First of all it's well known that a single session of exercise increases insulin sensitivity for hours and even days. 11,12
It's also known that a bout of resistance exercise results in a significant decrease in glycogen and that total energy content and CHO content are important in the resynthesis of muscle and liver glycogen.13
Glucose uptake and glycogen synthesis are enhanced in the presence of insulin following an acute exercise bout that lowers the muscle glycogen concentration and activates glycogen synthase. 14,15
Muscle glycogen concentration dictates much of this acute increase in insulin sensitivity after exercise.16 Therefore, an increased availability of dietary carbohydrate in the hours after exercise and the resultant increase in muscle glycogen resynthesis reverses the exercise-induced increase in insulin sensitivity.17
Along with glucose uptake, amino acid uptake and protein synthesis also increase.

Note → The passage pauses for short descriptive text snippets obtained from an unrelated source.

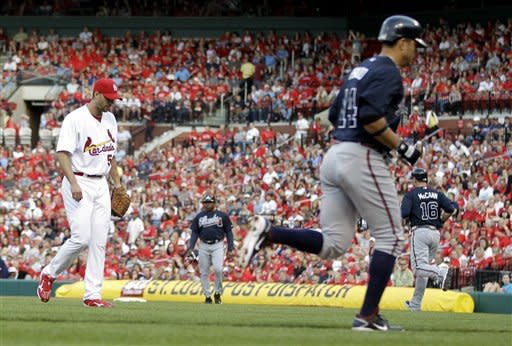 Atlanta Braves' Martin Prado (14) jogs in to score after St. Louis Cardinals' Adam Wainwright, left, walked Brian McCann (16) with the bases loaded during the first inning of a baseball game on Saturday, May 12, 2012, in St. Louis. (AP Photo/Jeff Roberson)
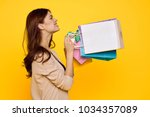 a woman with shopping bags | Shutterstock . vector #1034357089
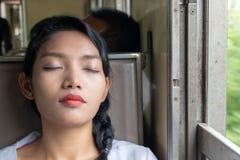 睡觉在火车的年轻女人画象 免版税库存图片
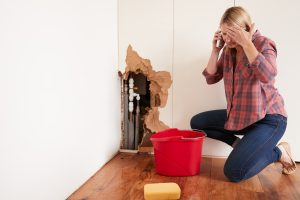 woman calling plumber for help with pipe burst and wall damage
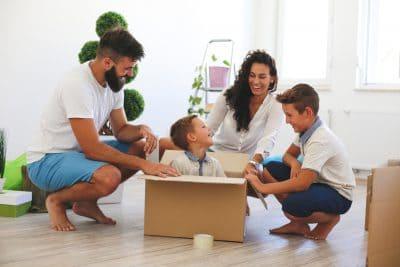 Mann, Frau und ein Junge um ein Kind in Umzugsschachtel versammelt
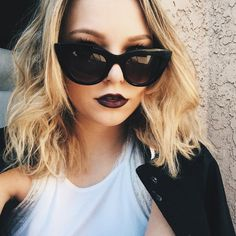mid-length blonde bob with oxblood colored lipstick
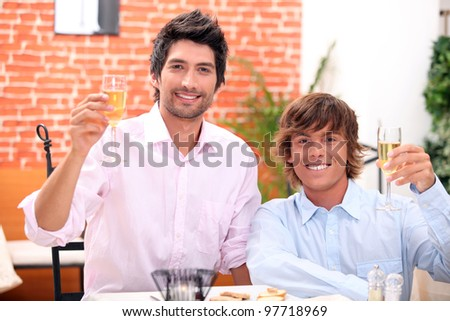 homosexual couple celebrating event at restaurant - stock photo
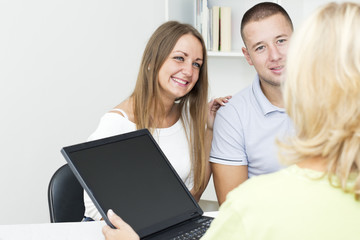 Young couple with financial advisor.
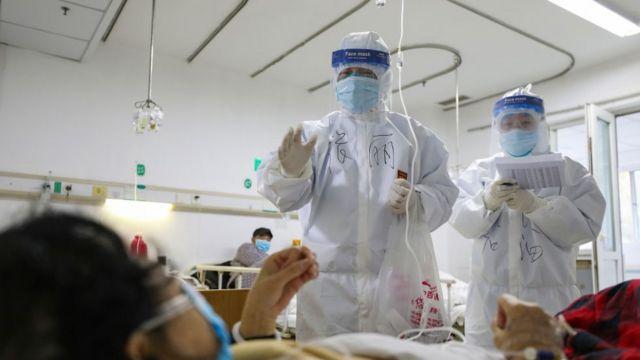 武汉金银潭医院的医护人员正在检查一名新冠肺炎患者的身体状况。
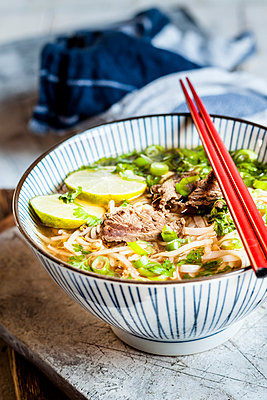 Bowl of Vietnamese Pho with rice noodles, mung beans, cilantro, spring onions and limes - p300m2104387 by Susan Brooks-Dammann
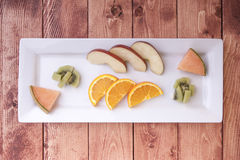 Plate of sliced fruit. Stock Photos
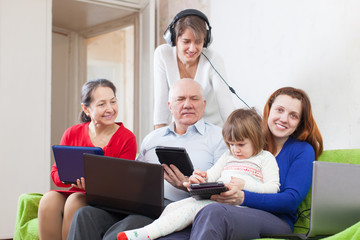 Happy family of with various  computers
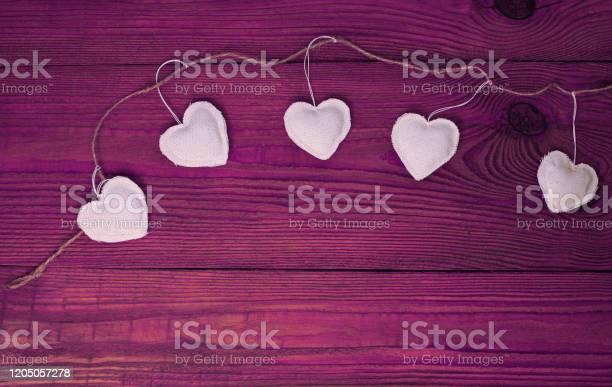 Valentines day concept design flat layeco linen hearts garland on picture id1205057278?b=1&k=6&m=1205057278&s=612x612&h=hqagtrpjmenvqa b6pxf3 ri3u4c maeomsiavxizpw=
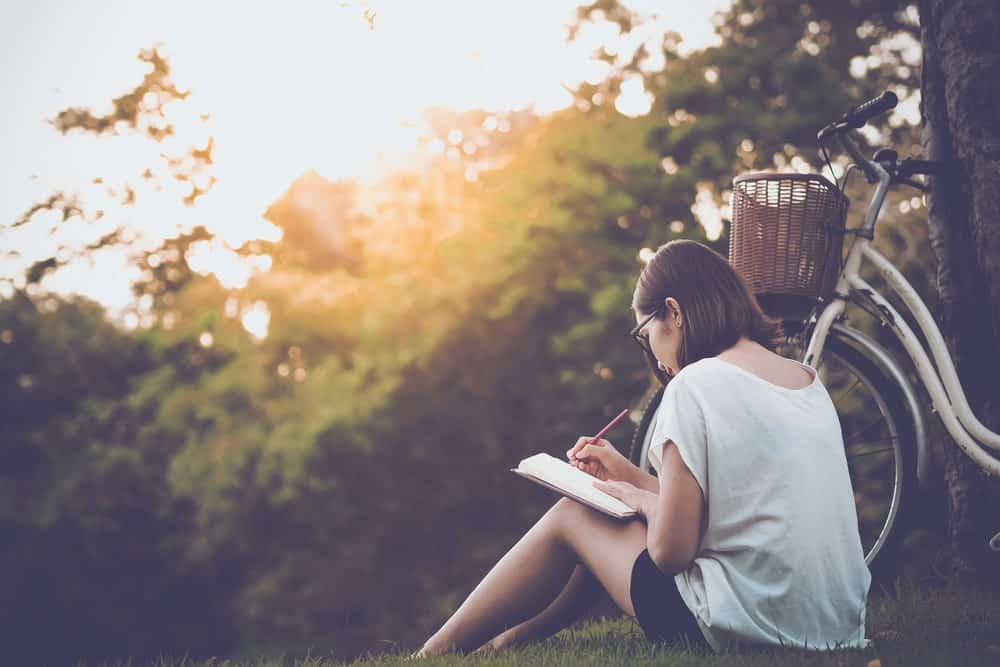 A Girl Writing In Her Journal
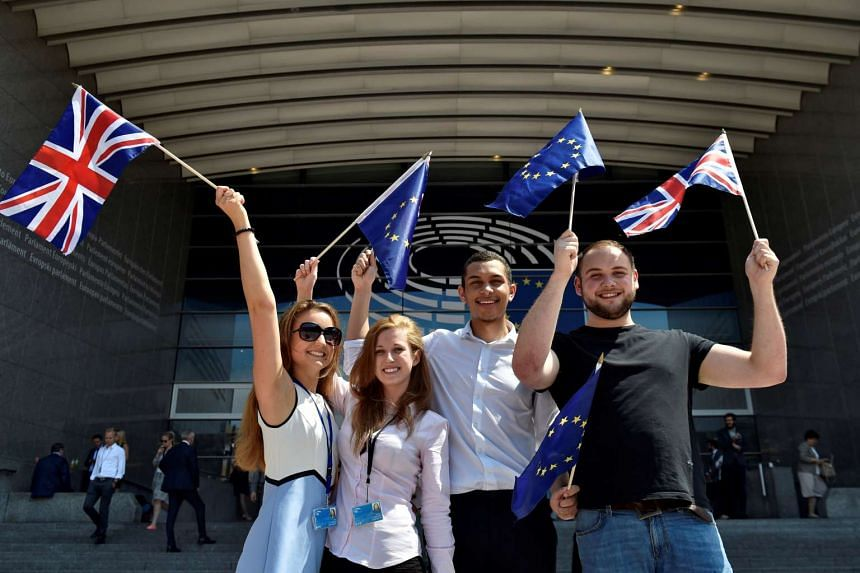 British students hold British and European Union flags in front of the European Parliament in Brussels, Belgium, June 23, 2016.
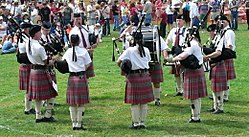 Pipe band in competition at the Skagit Valley (WA) Highland Games. Their kilts are pleated in what is known as military pleating, a style used by many pipe bands.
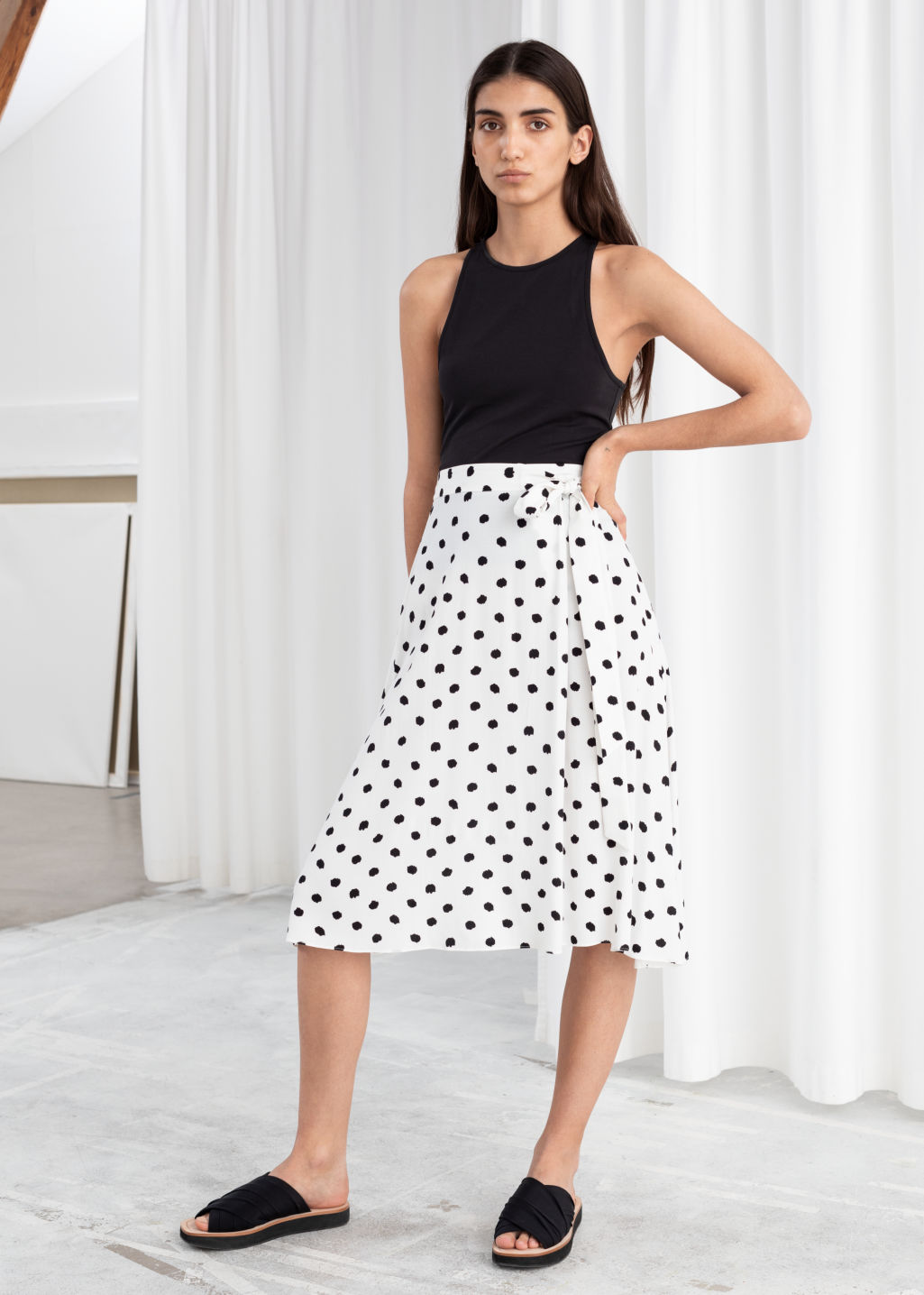 Model front image of Stories belted midi skirt in white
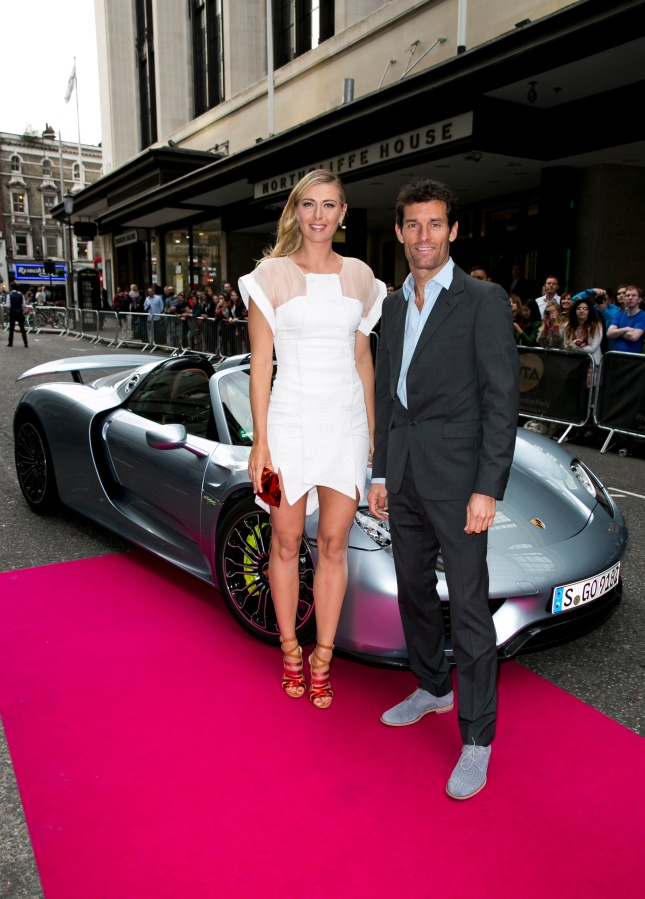 Porsche Brand Ambassadors Maria Sharapova and Mark Webber arrive with a Porsche 918 Spyder super sportscar for the WTA Pre-Wimbledon Party at Kensington Roof Gardens on June 19, 2014 in London, UK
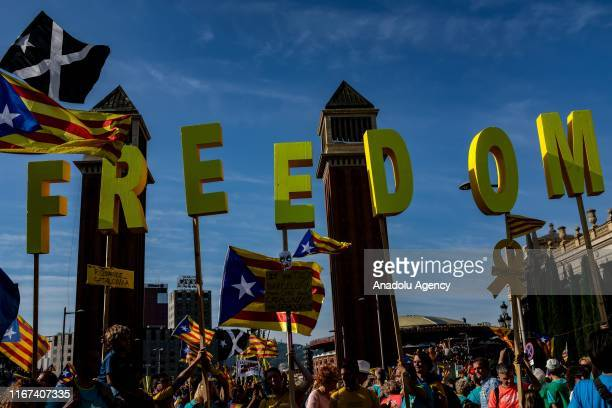 Demonstrators hold letters reading Freedom as they gather during Catalonia's national day known as Diada Nacional de Catalunya at Plaza Espana in...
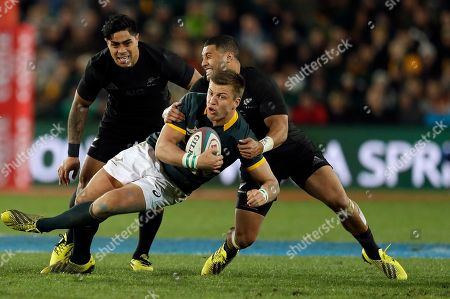 South Africa's Handre Pollard, center, is tackled by New Zealand Lima Sopoaga, right, whilst teammate Liam Messam, left, watches during their Rugby Championship test match at Ellis Park stadium in Johannesburg, South Africa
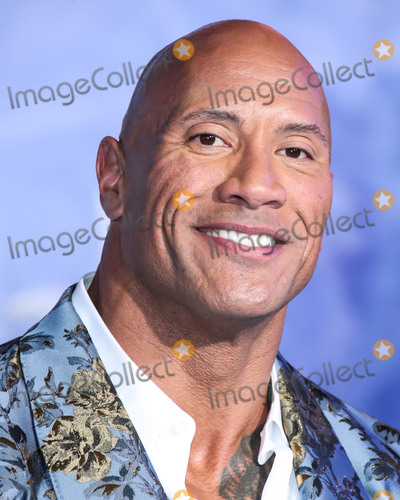 THE ROCK Photo - HOLLYWOOD LOS ANGELES CALIFORNIA USA - DECEMBER 09 Actor Dwayne Johnson (The Rock) wearing Dolce  Gabbana arrives at the World Premiere Of Columbia Pictures Jumanji The Next Level held at the TCL Chinese Theatre IMAX on December 9 2019 in Hollywood Los Angeles California United States (Photo by Xavier CollinImage Press Agency)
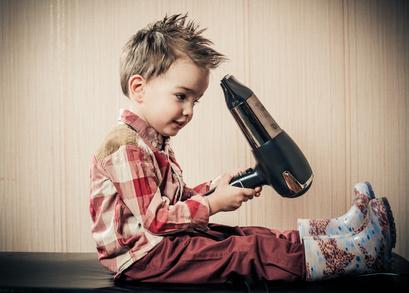 ドライヤーでヘアセットする小さな少年
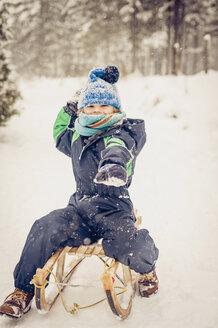 Germany, Bavaria, Berchtesgadener Land, happy boy on sledge - MJF001380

As well, the use of fatty acids as a primary fuel also rises after exercise since glycogen resynthesis takes priority to the use of glucose for aerobic energy.
However, as liver and muscle glycogen levels get replenished, insulin sensitivity decreases, as does amino acid uptake, protein synthesis and the use of fatty acids as a primary fuel.
By increasing insulin levels and not providing carbs you shunt your body's metabolism to the use of more fatty acids for energy while at the same time keeping muscle glycogen levels below saturation and amino acid influx and protein synthesis elevated for a prolonged period of time post exercise.
This increased capacity for glycogen synthesis, and everything that goes with it, can persist for several days if the muscle glycogen concentration is maintained below normal levels by carbohydrate restriction. By keeping carbs low and protein and energy high after training, you can increase protein synthesis over a prolonged period of time and get long term anabolic effect.18
As well, the type of protein used post exercise can have an effect on glycogen levels and thus the anabolic stimulus. For example it's been shown that a fast protein, such as whey protein, leads to increased glycogen levels over slow proteins such as casein.19
In the long run, the optimal protein for increasing protein synthesis, decreasing catabolism and increasing muscle accretion is a blend of slow and fast proteins, plus the addition of a few other useful ingredients.